DNA testing clears woman after 35 years in Nevada prison

DNA testing cleared Cathy Woods, a Nevada woman, who spent 35 years in prison for a 1976 murder she did not commit.

After the case was dropped against a Nevada woman who spent 35 years in prison for a 1976 murder she did not commit, both sides agreed on one point: justice was finally served thanks to new technology in DNA testing.

Cathy Woods became the latest innocent person in the country to be cleared by DNA evidence after prosecutors announced Friday there will be no retrial of her in the fatal stabbing of 19-year-old Michelle Mitchell on the edge of the University of Nevada, Reno, campus.

A judge tossed Woods' conviction in September after new DNA tests linked the Reno crime to an Oregon inmate who now faces charges near San Francisco in a string of killings about the same time.

Washoe County District Attorney Chris Hicks said he didn't fault earlier police, prosecutors and juries for sending Woods to prison because they didn't have "the incredible tool of DNA."

"Whenever we hear about these rare cases where convicted individuals are later exonerated by DNA, it is a circumstance that upsets our society, rightly so," Hicks said at a news conference. "It is also depicted as a strike against our modern day criminal justice system. I would suggest otherwise.

"These exonerations, 30 and 40 years later, show how improved our criminal justice system has become. So as tragic and difficult as this case continues to be, the one shining light is that it shows our modern day system is working," he added.

Woods' public defender, Maizie Pusich, agreed, saying earlier authorities and juries simply lacked DNA evidence.

"I wish it (Woods' exoneration) happened a long time ago, but at least it happened now when she's in relatively good health," Pusich told The Associated Press. "As time goes by, there will be innocent people in prison who slip through the cracks because they won't survive much longer."

Woods, 64, didn't immediately respond to a request for comment. She lives in the Southern California home of her brother and his wife, both of whom care for her. She remains under mental health treatment and is "doing well," Pusich said.

She was convicted in 1980 and again five years later. The convictions were based largely on the confession she made in 1979 at a psychiatric hospital in Shreveport, Louisiana, where her mother committed her months earlier.

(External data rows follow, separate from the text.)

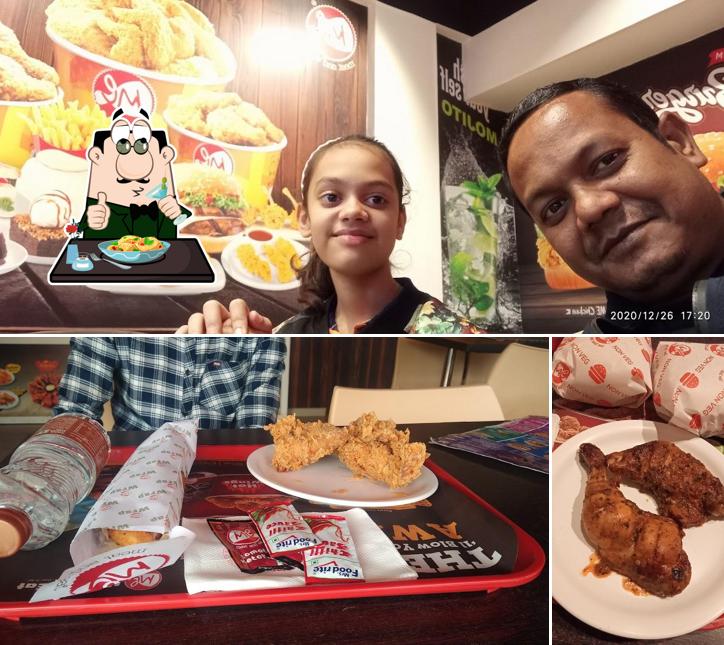 The restaurant's food and interior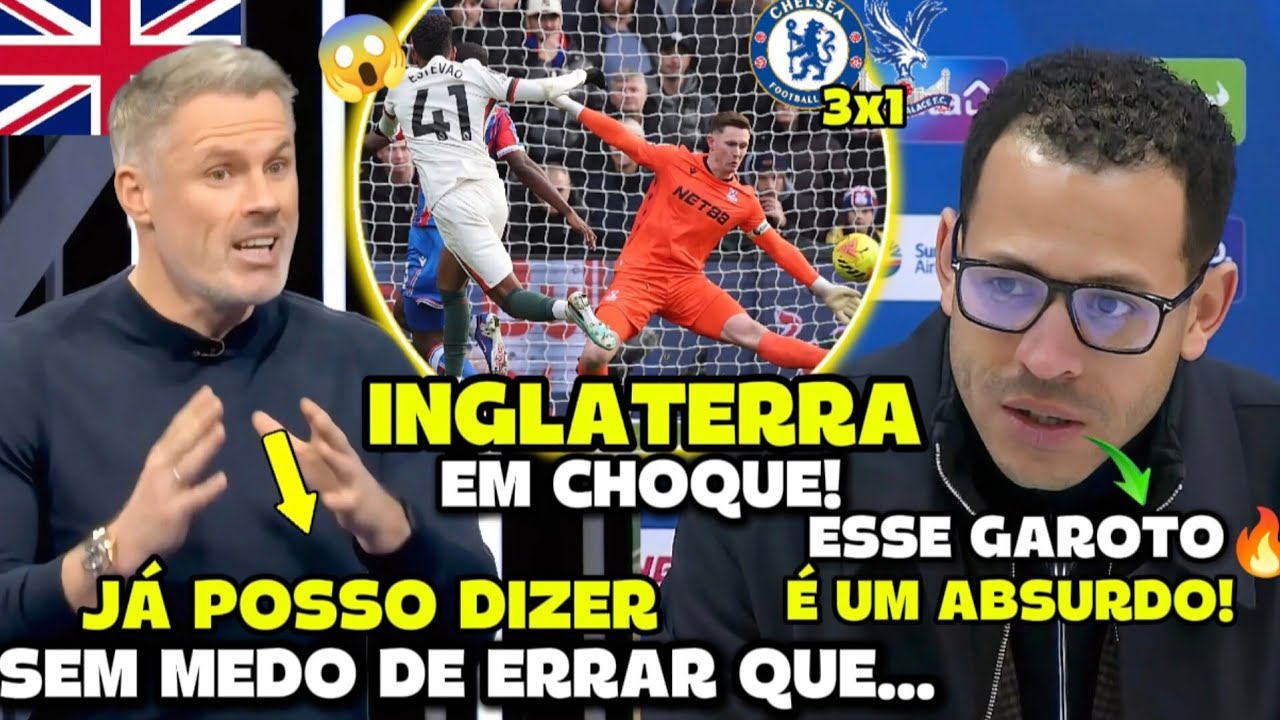 🚨NOSSA! OLHA O QUE A MÍDIA INGLESA FALOU DE ESTEVÃO APÓS DESTRUIR NA PREMIER LEAGUE!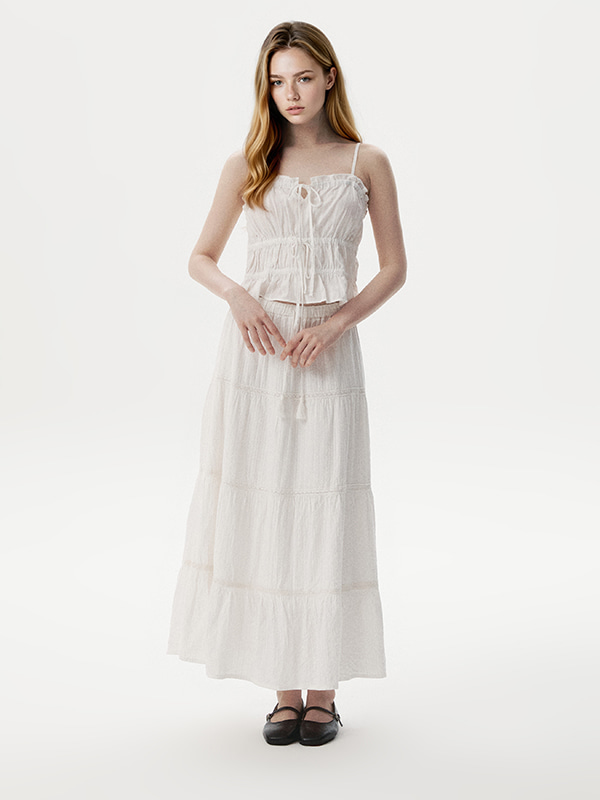 Dobby Sleeveless Blouse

The former Reno resident does not remember acknowledging the killing while hospitalized, Pusich said.

The FBI says DNA found on a Marlboro cigarette butt at the Reno crime scene suggests the real killer is Rodney Halbower, a former Oregon inmate recently charged in the deaths of two women who were among five victims in the "Gypsy Hill" murders in Northern California about the same time Mitchell was killed.

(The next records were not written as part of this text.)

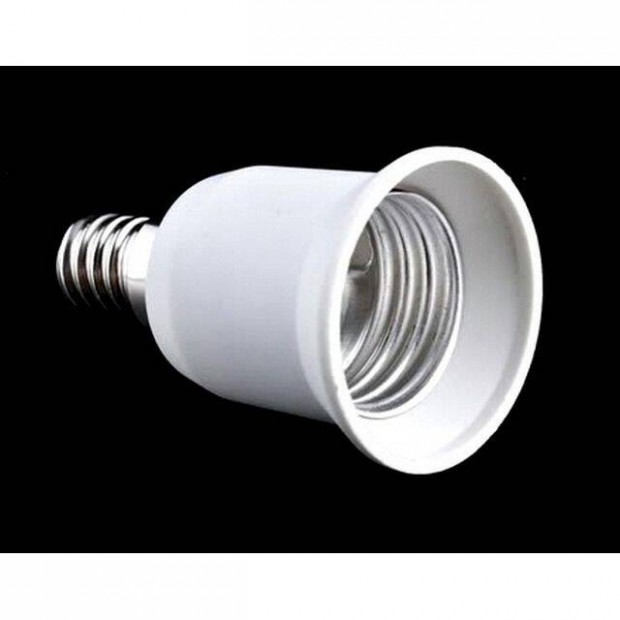 Adapter : E14 -> E27 Foglalat átalakító konverter _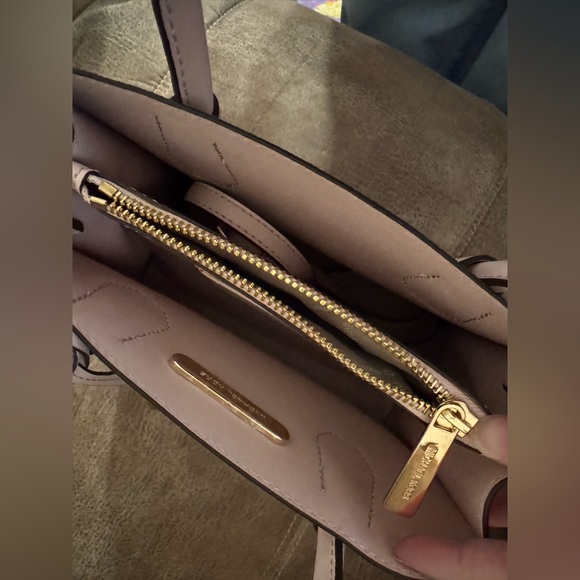Michael Kors Beige and Pink Signature Tote - Picture 3 of 3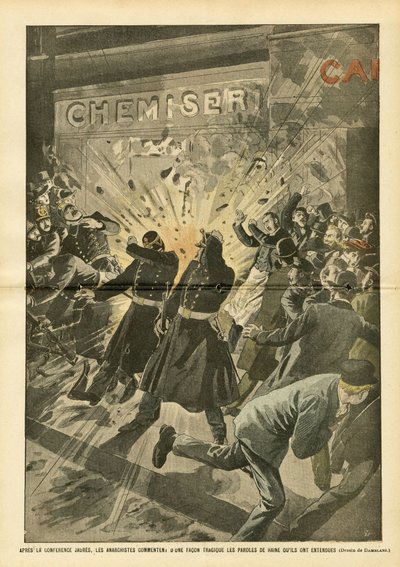 Le Pelerin』に掲載されたユージン・ダンブラン（1865-1945）のイラスト 作： Eugene Damblans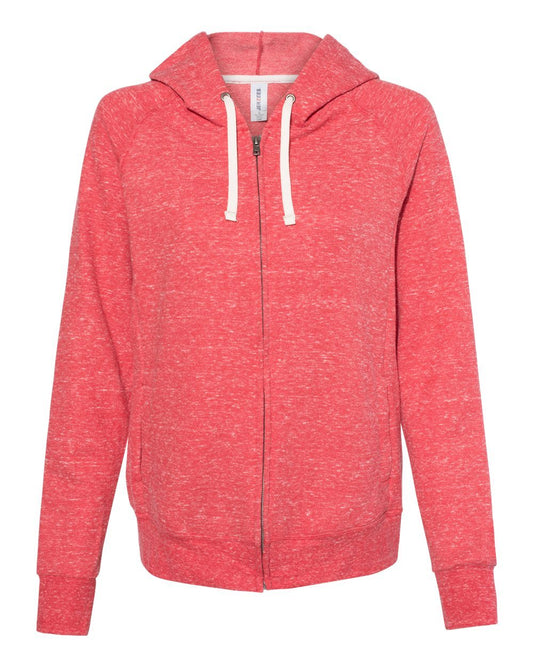 JERZEES Women's Snow Heather French Terry Full-Zip Hooded Sweatshirt - 92WR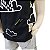 Conjunto Menino Camiseta Preta Estampada + Bermuda Cinza - Imagem 4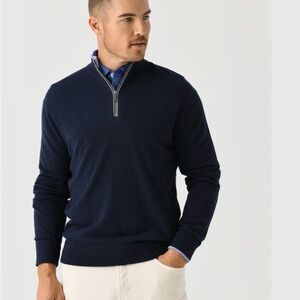 GREYSON MEN'S SEBONACK QUARTER-ZIP Sweater Size Medium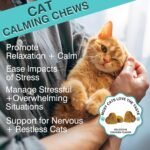 Cat Calming Treats, Calm Chews for Cats to Relieve Anxiety, Stress & Prevent Bites, Perfect for Travel, Boarding & Veterinary Visits, Soothing Calming Care for Indoor Cats 7.41 OZ - Image 3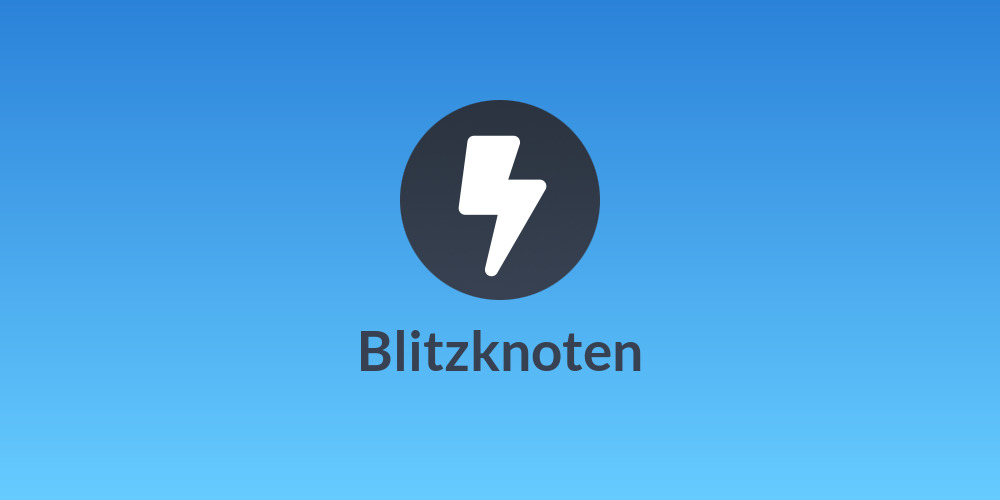 Blitzknoten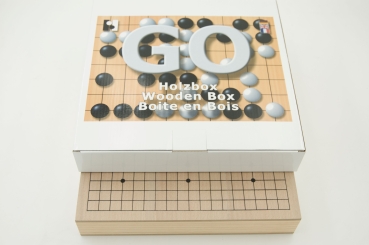 Go-Holzbox mit Schubladen, Buchenfurnier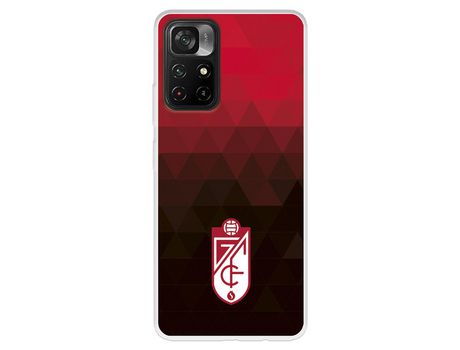 Carcasa para XIAOMI Poco M4 Pro 5G Del Escudo Fondo Rojo Y Negro Licencia Oficial Granada Cf XIAOMI Transparente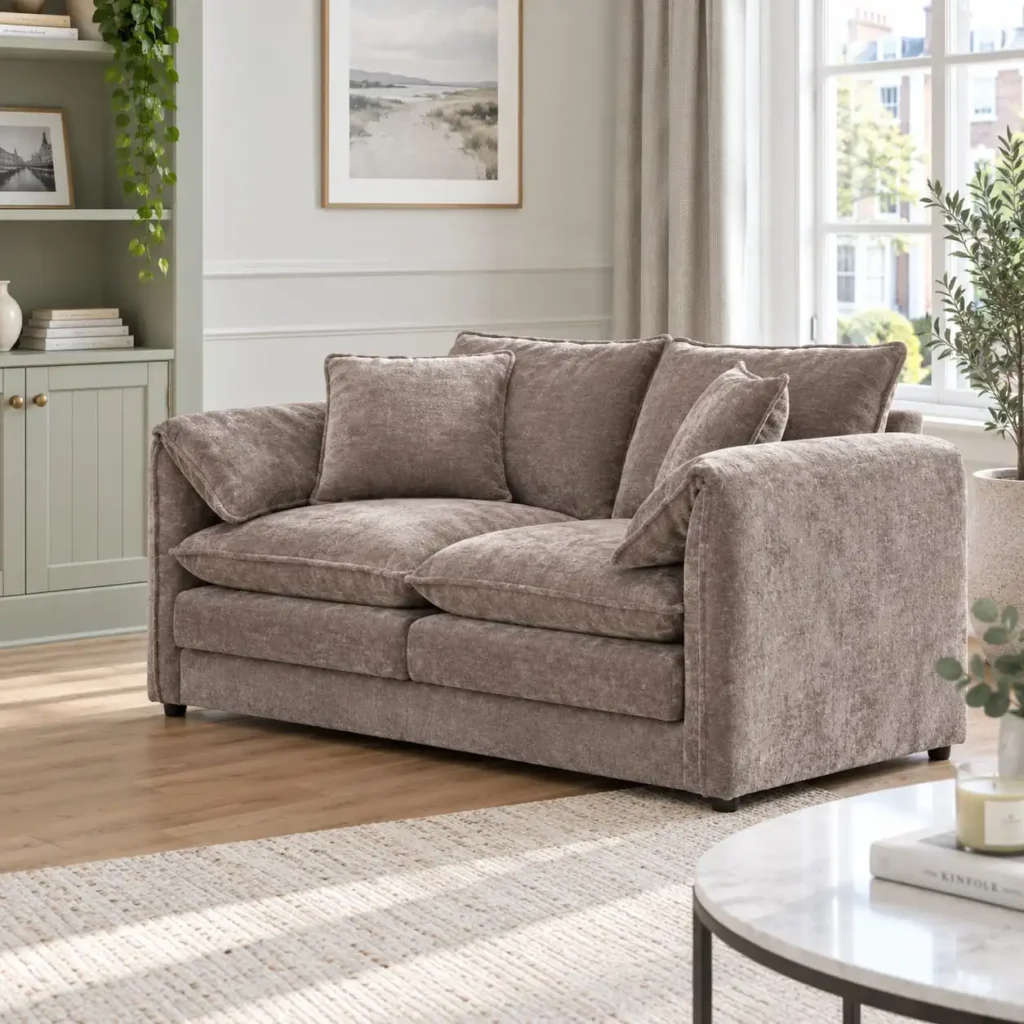 Venice Velvet 3 Seater Sofa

Pusich said Woods is "very lucky" Halbower was required to submit a DNA sample by law in 2013 after he was paroled from prison in Nevada and transferred to an Oregon prison to begin serving a 30-year sentence for attempted murder. He was serving time in Nevada for an unrelated 1975 rape.

Woods also is fortunate a fellow female inmate was aware of the legal process to get Halbower's DNA tested and initiated it by filing paperwork, Pusich said.

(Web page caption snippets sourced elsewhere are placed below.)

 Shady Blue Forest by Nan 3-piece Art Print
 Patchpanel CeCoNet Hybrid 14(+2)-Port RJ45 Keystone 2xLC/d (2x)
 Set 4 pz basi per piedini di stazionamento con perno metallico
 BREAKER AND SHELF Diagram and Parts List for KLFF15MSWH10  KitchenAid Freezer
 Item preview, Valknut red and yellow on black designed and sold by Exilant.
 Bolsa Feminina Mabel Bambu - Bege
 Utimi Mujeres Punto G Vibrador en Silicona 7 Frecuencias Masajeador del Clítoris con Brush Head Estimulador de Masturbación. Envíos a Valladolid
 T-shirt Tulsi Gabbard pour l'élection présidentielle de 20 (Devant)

"It (DNA testing) only happened because he was transferred from Nevada to Oregon," she said. "Before that, we knew the DNA on the cigarette butt wasn't hers. But the DNA test proved it was definitely his."

Halbower, 66, a native of Muskegon Heights, Michigan, was serving the sentence in Oregon when he was extradited to San Mateo County in California, and charged in January with murder in the 1976 deaths of Paula Louise Baxter, 17, and Veronica "Ronnie" Anne Cascio, 18, near Pacifica.

Halbower had been arrested for the rape of a 33-year-old woman in Reno in November 1975. He was released on bail and barely a month later the Gypsy Hill murders began in California. Cascio's body was found Jan. 8, 1976, and Baxter's on Feb. 4. Mitchell was killed Feb. 24.

Hicks said Halbower now is a suspect in the Nevada murder.

Pusich said Woods is relieved she no longer lives under the threat of prosecution and is "trying to figure out what comes next" in her life. She faces a challenge of adjusting to new technology such as emails and laptop computers, she said, and hopes to travel to Louisiana for her mother's 92nd birthday in April.

"She's delighted this is finally at an end," Pusich said. "She's also very lucky because she has a family who can care for her and are qualified to take care of her."